Supplied data:

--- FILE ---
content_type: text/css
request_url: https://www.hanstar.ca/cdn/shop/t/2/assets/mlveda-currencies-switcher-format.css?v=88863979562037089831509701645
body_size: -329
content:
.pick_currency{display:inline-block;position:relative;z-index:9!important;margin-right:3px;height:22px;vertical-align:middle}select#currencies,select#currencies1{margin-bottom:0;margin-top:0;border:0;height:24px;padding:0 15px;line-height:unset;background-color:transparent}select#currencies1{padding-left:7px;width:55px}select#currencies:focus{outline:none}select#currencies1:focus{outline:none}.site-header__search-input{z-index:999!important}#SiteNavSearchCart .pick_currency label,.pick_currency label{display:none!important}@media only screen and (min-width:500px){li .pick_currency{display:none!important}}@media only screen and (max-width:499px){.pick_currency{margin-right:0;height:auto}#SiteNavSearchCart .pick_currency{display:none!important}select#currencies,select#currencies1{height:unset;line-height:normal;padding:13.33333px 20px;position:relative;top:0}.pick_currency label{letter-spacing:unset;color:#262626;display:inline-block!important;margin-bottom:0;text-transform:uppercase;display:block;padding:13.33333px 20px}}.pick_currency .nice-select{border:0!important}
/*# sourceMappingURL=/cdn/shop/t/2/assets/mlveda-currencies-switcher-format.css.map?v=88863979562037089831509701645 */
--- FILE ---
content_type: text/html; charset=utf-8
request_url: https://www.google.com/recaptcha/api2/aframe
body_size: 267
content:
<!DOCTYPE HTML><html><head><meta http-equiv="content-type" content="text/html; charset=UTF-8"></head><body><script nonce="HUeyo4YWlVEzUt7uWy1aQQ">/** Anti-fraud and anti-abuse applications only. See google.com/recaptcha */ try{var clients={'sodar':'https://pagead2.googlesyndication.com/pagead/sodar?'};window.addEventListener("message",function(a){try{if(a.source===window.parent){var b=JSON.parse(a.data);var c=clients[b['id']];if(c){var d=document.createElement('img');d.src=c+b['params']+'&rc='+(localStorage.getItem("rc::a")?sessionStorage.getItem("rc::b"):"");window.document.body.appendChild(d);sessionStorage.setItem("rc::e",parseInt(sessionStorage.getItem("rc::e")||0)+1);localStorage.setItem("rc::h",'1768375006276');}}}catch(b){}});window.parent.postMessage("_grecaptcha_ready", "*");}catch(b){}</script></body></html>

Exercise instructions: Copy every record shown above, exactly and completely.

Exercise output:
--- FILE ---
content_type: text/css
request_url: https://www.hanstar.ca/cdn/shop/t/2/assets/mlveda-currencies-switcher-format.css?v=88863979562037089831509701645
body_size: -329
content:
.pick_currency{display:inline-block;position:relative;z-index:9!important;margin-right:3px;height:22px;vertical-align:middle}select#currencies,select#currencies1{margin-bottom:0;margin-top:0;border:0;height:24px;padding:0 15px;line-height:unset;background-color:transparent}select#currencies1{padding-left:7px;width:55px}select#currencies:focus{outline:none}select#currencies1:focus{outline:none}.site-header__search-input{z-index:999!important}#SiteNavSearchCart .pick_currency label,.pick_currency label{display:none!important}@media only screen and (min-width:500px){li .pick_currency{display:none!important}}@media only screen and (max-width:499px){.pick_currency{margin-right:0;height:auto}#SiteNavSearchCart .pick_currency{display:none!important}select#currencies,select#currencies1{height:unset;line-height:normal;padding:13.33333px 20px;position:relative;top:0}.pick_currency label{letter-spacing:unset;color:#262626;display:inline-block!important;margin-bottom:0;text-transform:uppercase;display:block;padding:13.33333px 20px}}.pick_currency .nice-select{border:0!important}
/*# sourceMappingURL=/cdn/shop/t/2/assets/mlveda-currencies-switcher-format.css.map?v=88863979562037089831509701645 */
--- FILE ---
content_type: text/html; charset=utf-8
request_url: https://www.google.com/recaptcha/api2/aframe
body_size: 267
content:
<!DOCTYPE HTML><html><head><meta http-equiv="content-type" content="text/html; charset=UTF-8"></head><body><script nonce="HUeyo4YWlVEzUt7uWy1aQQ">/** Anti-fraud and anti-abuse applications only. See google.com/recaptcha */ try{var clients={'sodar':'https://pagead2.googlesyndication.com/pagead/sodar?'};window.addEventListener("message",function(a){try{if(a.source===window.parent){var b=JSON.parse(a.data);var c=clients[b['id']];if(c){var d=document.createElement('img');d.src=c+b['params']+'&rc='+(localStorage.getItem("rc::a")?sessionStorage.getItem("rc::b"):"");window.document.body.appendChild(d);sessionStorage.setItem("rc::e",parseInt(sessionStorage.getItem("rc::e")||0)+1);localStorage.setItem("rc::h",'1768375006276');}}}catch(b){}});window.parent.postMessage("_grecaptcha_ready", "*");}catch(b){}</script></body></html>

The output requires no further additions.